On Monday, the Sixth Circuit hinted that the Supreme Court’s decision in Octane Fitness, LLC v. ICON Health & Fitness, Inc., No. 12-1184, 572 U.S. ___ (2014), which evaluated the Patent Act’s fee shifting provision, may apply to trademark cases brought under the Lanham Act. Slep-Tone Entm’t Corp. v. Karaoke Kandy Store, Inc., et al., No. 14-3117 (6th Cir. Apr. 6, 2015).

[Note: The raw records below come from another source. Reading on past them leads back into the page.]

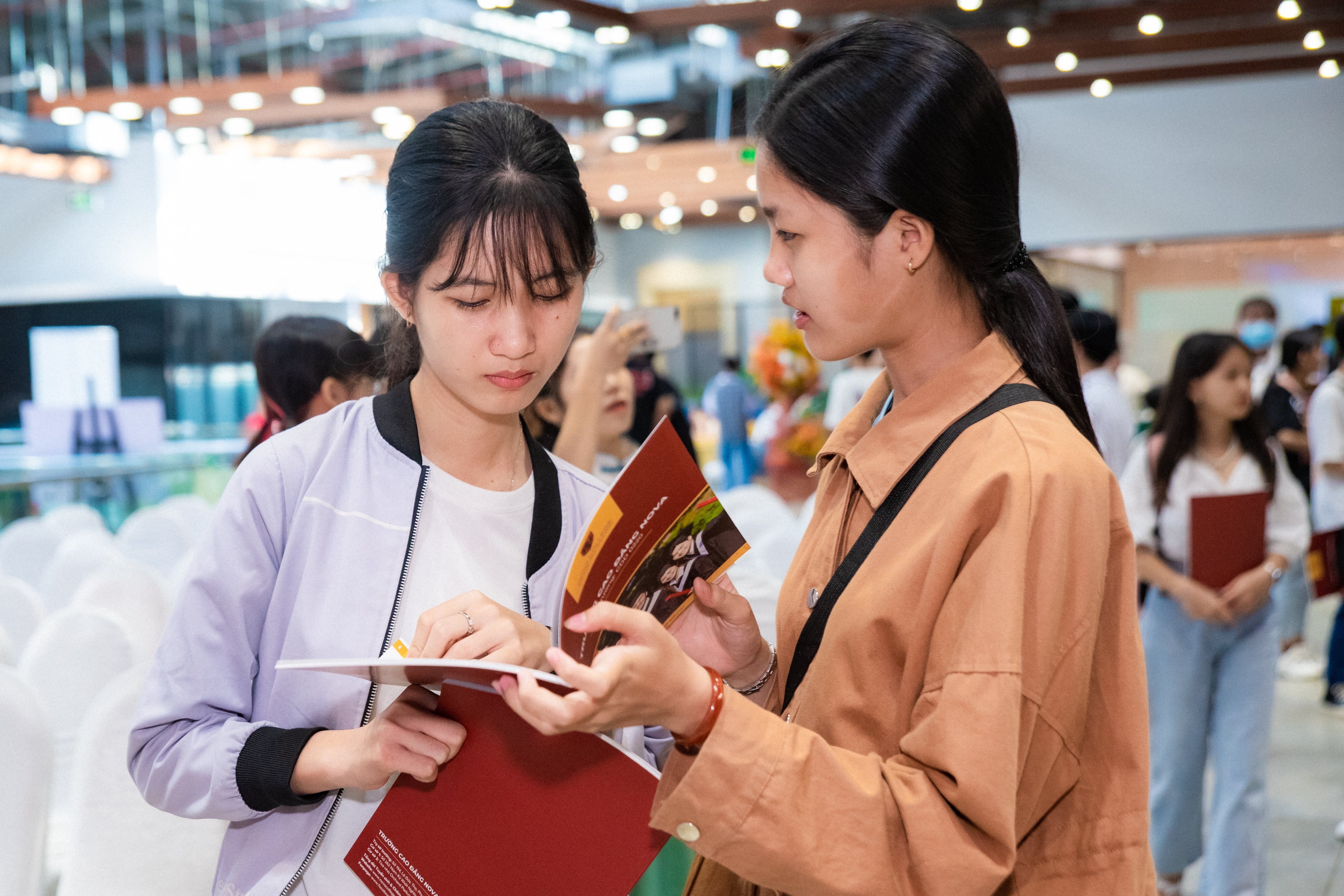 Tieu chi chon truong, nganh hoc cua gen Z hinh anh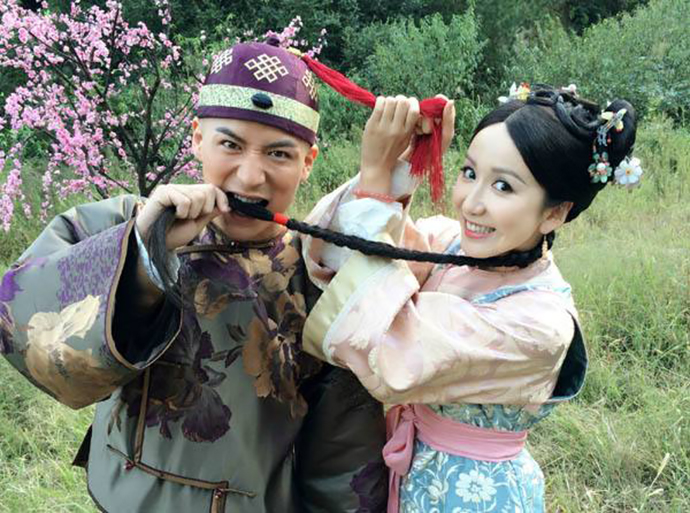 娄艺潇大方在魏千翔身边撒娇是怎么回事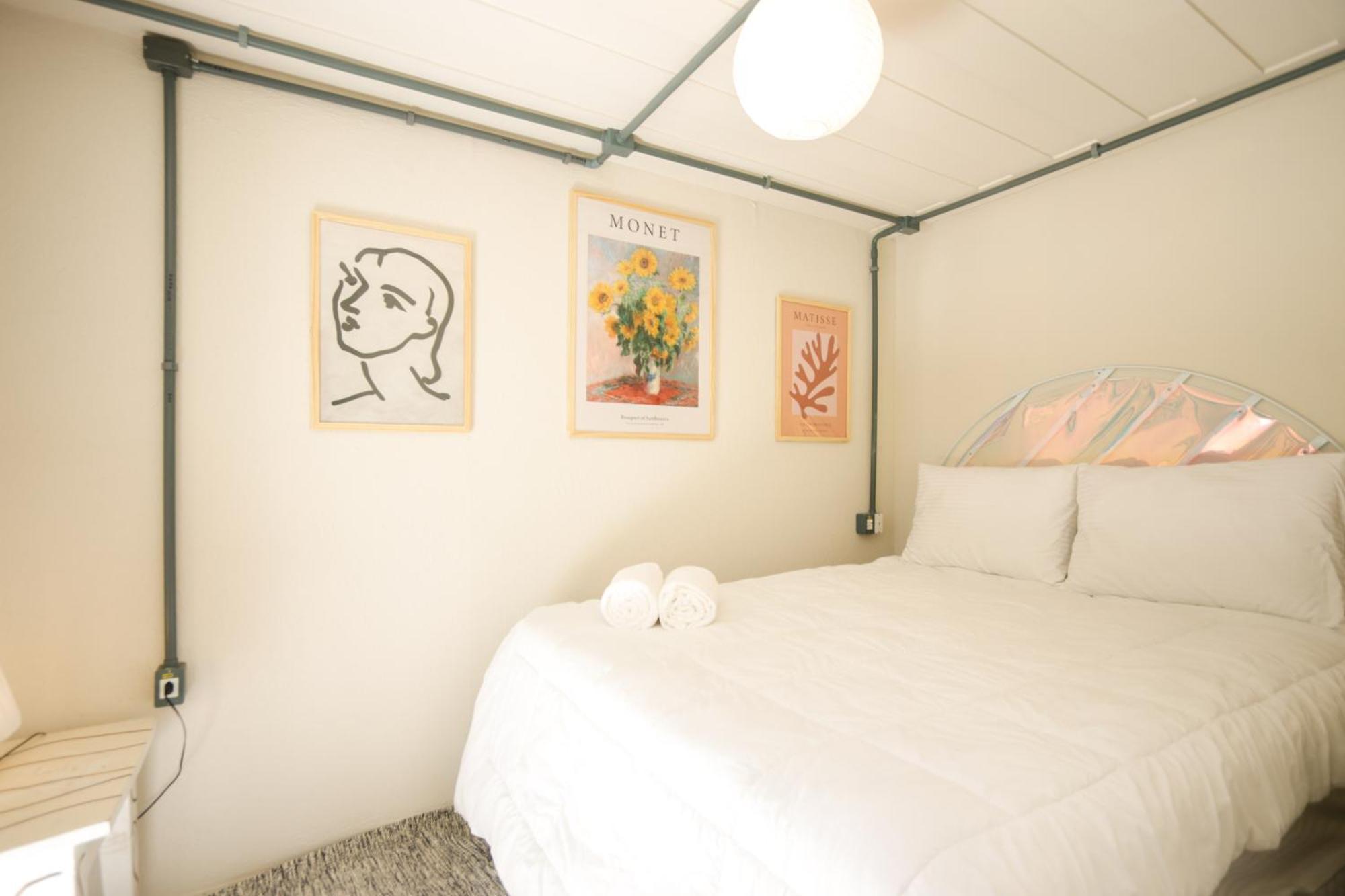 Quarto Duplo com Casa de Banho Partilhada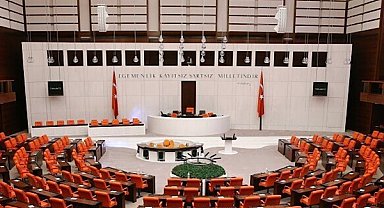 Doğum izni ve dijital platformlara yönelik düzenlemeler TBMM’de kabul edildi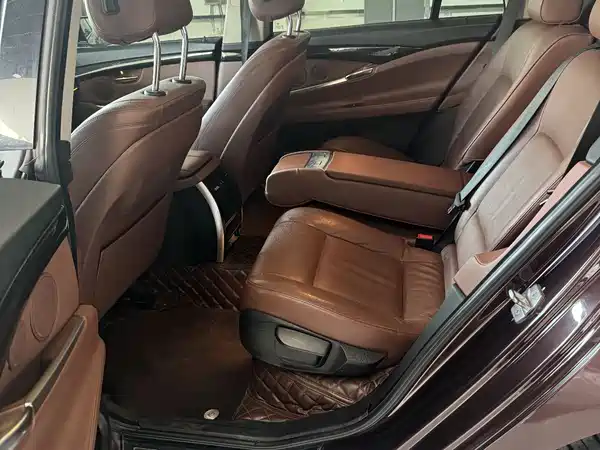 BMW 5 Series GT 2014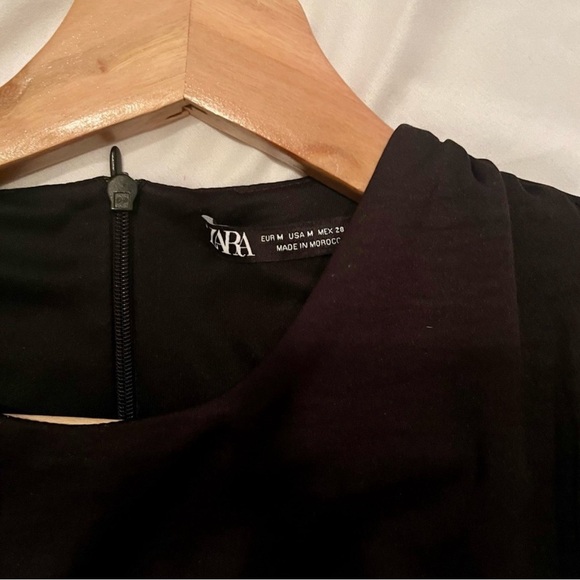 Zara Black Mini Dress with Cut-Out Design - Picture 5 of 10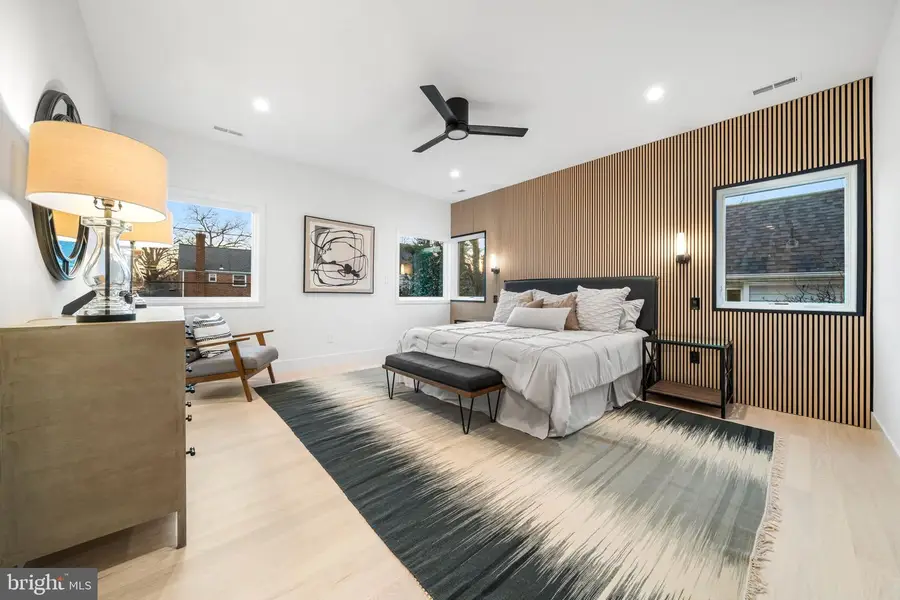 4810 3rd St N, Arlington, VA 22203 - Image #3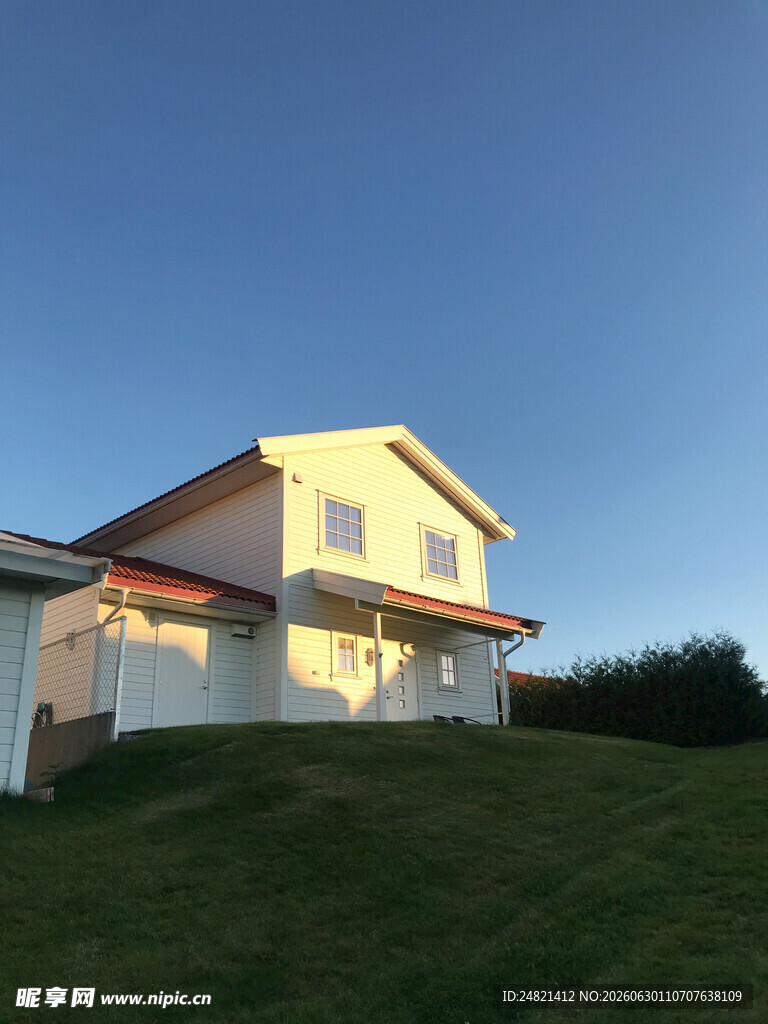 夕阳下的温馨两层住宅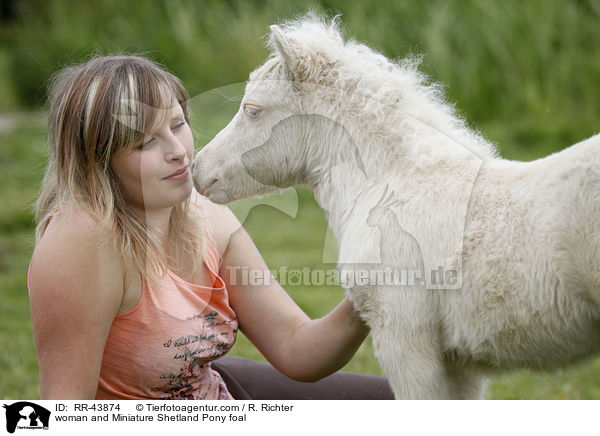 Frau und Mini Shetland Pony Fohlen / woman and Miniature Shetland Pony foal / RR-43874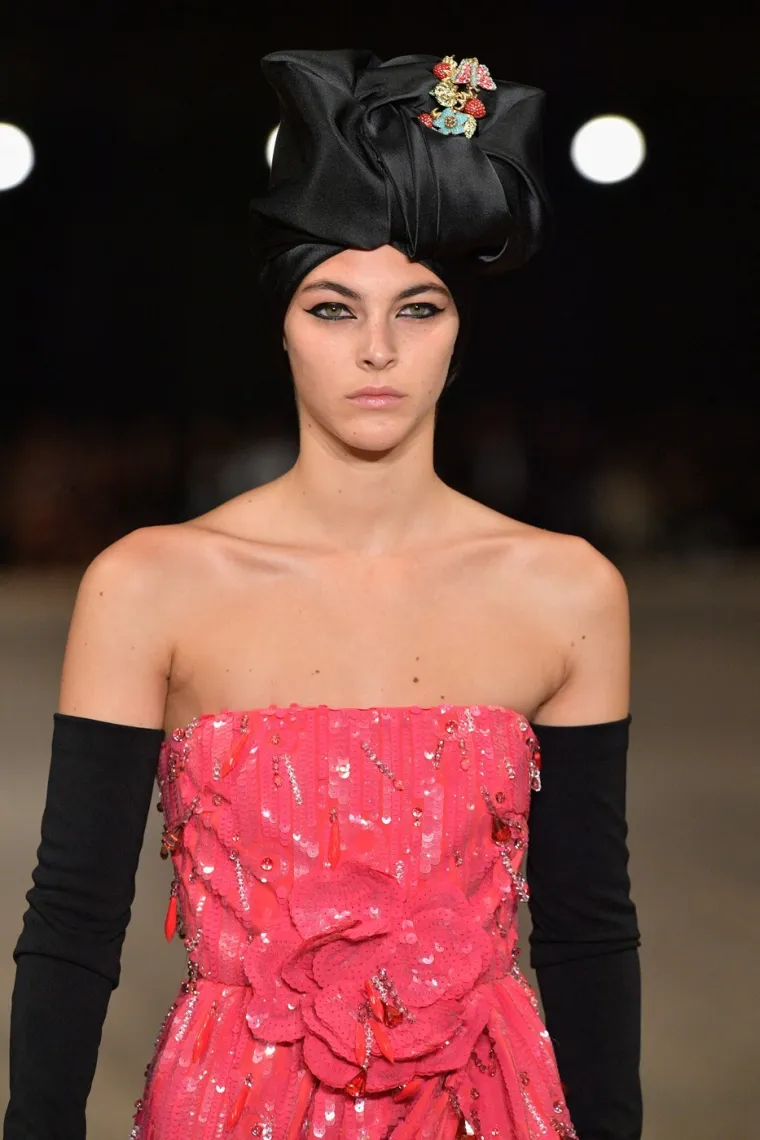 S modnih pista ravno u zagrljaj DiCaprija: Ovo je 24 godine mlađa ljepotica koja je zaludila Lea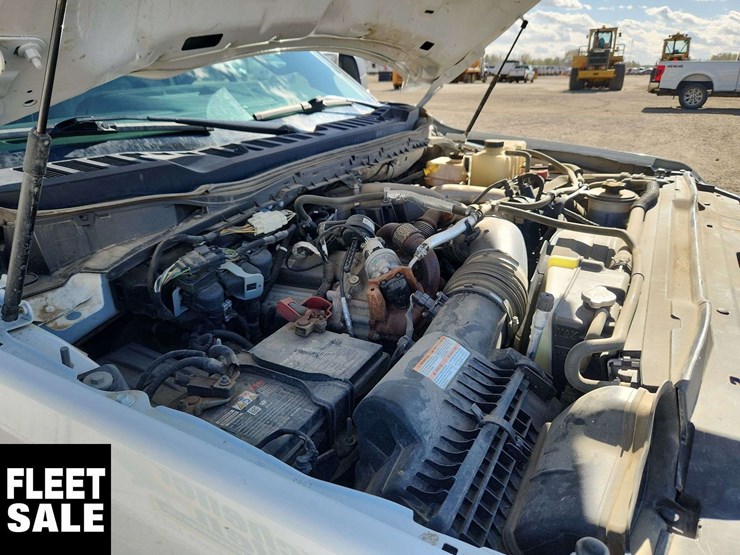 2023-ford-f550-image-24
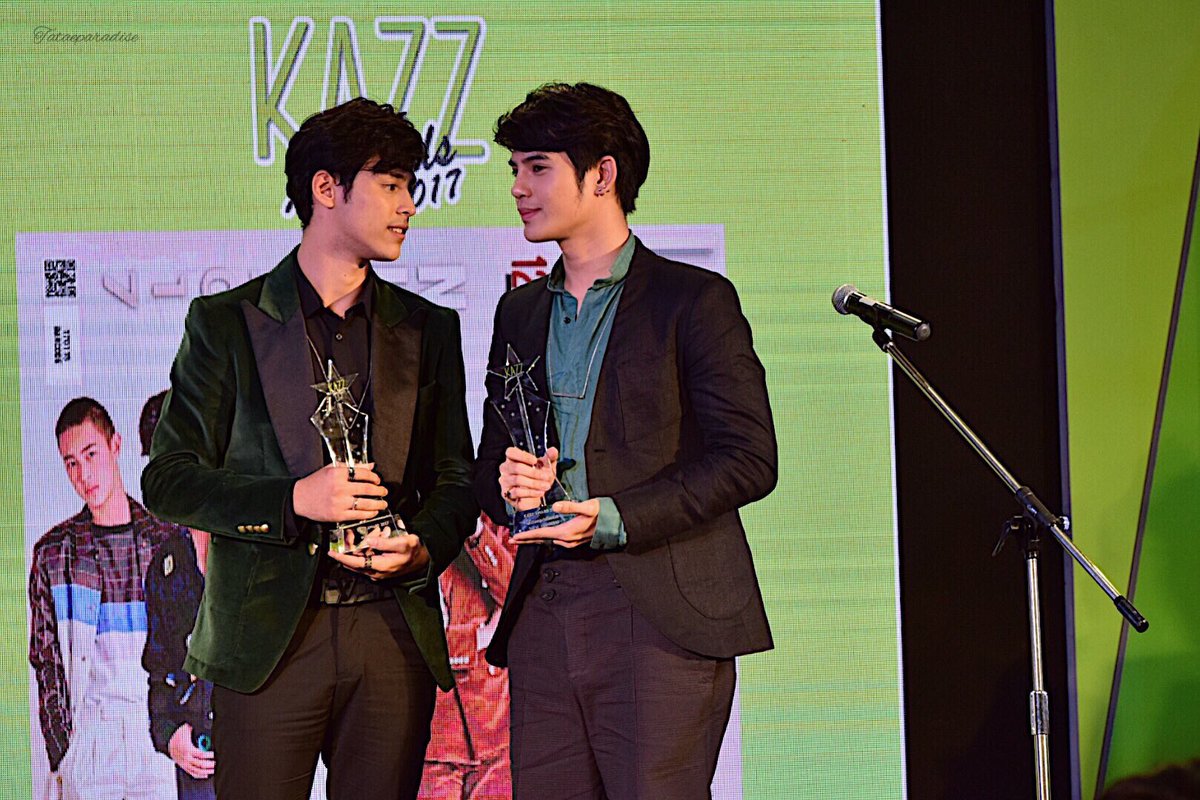 JSLGlobalMedia's tweet photo. ยินดีด้วยน้าาาา กับรางวัลหนุ่มวัยใส ของเบนซ์กับมาริว และรางวัลขวัญใจนิตยสาร KAZZ (ฝ่ายหญิง) ของ เนสท์ ❤️😘#kazzawards2017 #ขอพบในฝัน https://t.co/WjdarBCr9A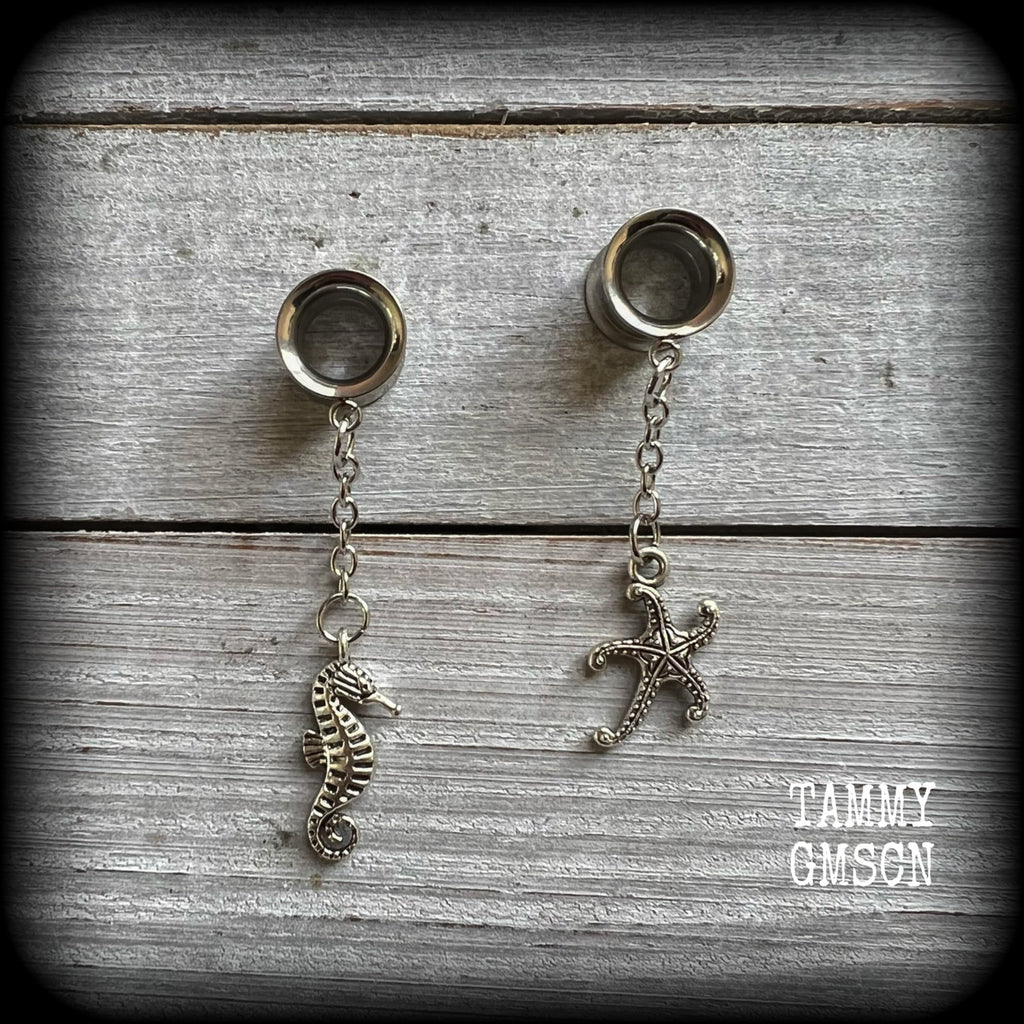 Seahorse and starfish tunnel earrings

In Octane Fitness, the Court found that “an ‘exceptional’ case [for purposes of shifting fees under the Patent Act] is simply one that stands out from others with respect to the substantive strength of a party’s litigating position (considering both the governing law and the facts of the case) or the unreasonable manner in which the case was litigated.” The Court’s decision overturned a prior Federal Circuit decision (Brooks Furniture Mfg., Inc. v. Dutailier Int’l, Inc.), which provided a much more rigid framework for assessing whether to shift fees under §285 of the Patent Act.
Fast-forward one year. In Slep-Tone, the Sixth Circuit remanded a trademark infringement case to the United States District Court for the Northern District of Ohio (Cleveland) to “assess the applicability of Octane Fitness before determining whether it is necessary to reassess if the case qualifies as extraordinary under §1117(a) [of the Lanham Act].” The appellate court’s guidance is clear: “The fee shifting provisions in 285 and 1117(a) are identical. And statutes using the same language should generally be interpreted consistently.” (Internal citations omitted.)
Despite the Sixth Circuit’s clarity, it is yet to be seen whether the District Court will (1) apply the Octane Fitness standard to a Lanham Act case; and (2) if applied, whether “exceptional circumstances” warrant fee shifting here. This case is one to keep an eye on.